CONSIGNES
A) D'après le texte présenté, combien d'œuvres de Georg Baselitz le Musée Unterlinden expose-t-il ?
B) Modifiez le passage du texte présenté allant de « Et étrangement, la » à « de leur inversion. » en remplaçant « matelas » par « tapis ».

TEXTE PRÉSENTÉ
>>>>

Corpus Baselitz : Autoportraits réflexifs et incarnés au Musée Unterlinden

22 September 2018 | PAR Yaël Hirsch

Pour le 80e anniversaire de l’artiste allemand Georg Baselitz, le seul musée Français à lui rendre hommage est le Musée Unterlinden de Colmar. A voir jusqu’au 4 novembre (exposition prolongée!)

Après l’exposition que lui a dédié la Fondation Beyeler au Printemps, depuis le mois de juin, le Musée Unterlinden présente 70 œuvres de Georg Baselitz : il s’agit d’une somme issue de sa série d’autoportraits amorcée fin 2014, où le maître se confronte à la fois à son âge et aux peintres qui l’ont inspiré : (Bacon, Duchamp, Dubuffet, Dix, Picasso, ou Titien…)

C’est au cœur de la nouvelle aile du musée Unterlinden de Colmar, sur deux étages départagés par une piscine dans l’espace créé en 2015 par les architectes Herzog & de Meuron que se déploie cette exposition riche de 70 œuvres. La résonance de ces œuvres avec le trésor du Musée (exposé dans la chapelle) : le Retable d’Issenheim, signé Grünewald et datant du 16e siècle est également forte. Sur le mode de l’autoportrait sans tête et parfois sans buste, notamment le magistral étage du hauts où d’immenses toiles parfois diptyques ou triptyques trônent sous un toit qui fait penser à un grenier, Baselitz interroge la peinture en même temps qu’il affirme la survivance de ses fantômes et de sa matière au 21e siècle.

Et étrangement, la cycle (encore en cours) commence sur une note finalement assez apaisée. Comme on l’attendait, l’expérience débute la tête à l’envers dans une toile de nu sans tête où le corps rose translucide semble reposer sur un matelas noir, en face comme gratté sur le côté d’une grande toile, « La dixième nuit, descente rapide » semble se dérouler quand tout est consommé. Le personnage est posé sur le flanc de manière inhabituelle : alors que Baselitz peint de plus en plus allongé au-dessus de ses grandes toiles, afin de préserver son corps, on semble quitter sans regret le diktat de la verticalité des corps et de leur inversion.

Derrière, une puissante sculpture-tente en bois noir, des œuvres sans titre en papier montrent des nus roses et allongés, eux aussi. « Nous roulons. Vers le bas » (2016) est une grande toile noire où le corps blanc et acéphale du personnage principal est latéral: il semble nager comme un poisson.

A mi-parcours de cette première salle, on retrouve Baselitz tel qu’on le connaît et l’on recommence à marcher sur la tête dans des questionnements historiques greffés au corps : Le flou gris et la silhouette noire de « Dans la fumée aussi » et « La fumée n’a pas encore disparu » (2016) nous ramènent au cœur du 20e siècle, avant que n’apparaissent les traces multipliés d’un acrobate sens dessus dessous avec  l’encre de Chine de la suite «Avignon ».

<<<<

JEU DE DONNÉES
>>>>

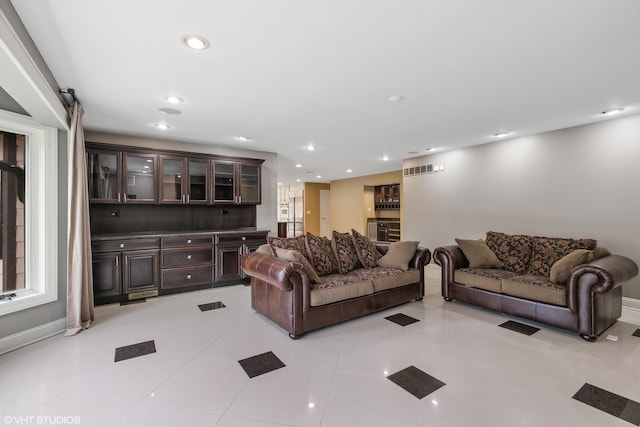 tiled living room featuring a barn door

<<<<

RÉPONSES ATTENDUES
A) 70 œuvres.

B)
Et étrangement, la cycle (encore en cours) commence sur une note finalement assez apaisée. Comme on l’attendait, l’expérience débute la tête à l’envers dans une toile de nu sans tête où le corps rose translucide semble reposer sur un tapis noir, en face comme gratté sur le côté d’une grande toile, « La dixième nuit, descente rapide » semble se dérouler quand tout est consommé. Le personnage est posé sur le flanc de manière inhabituelle : alors que Baselitz peint de plus en plus allongé au-dessus de ses grandes toiles, afin de préserver son corps, on semble quitter sans regret le diktat de la verticalité des corps et de leur inversion.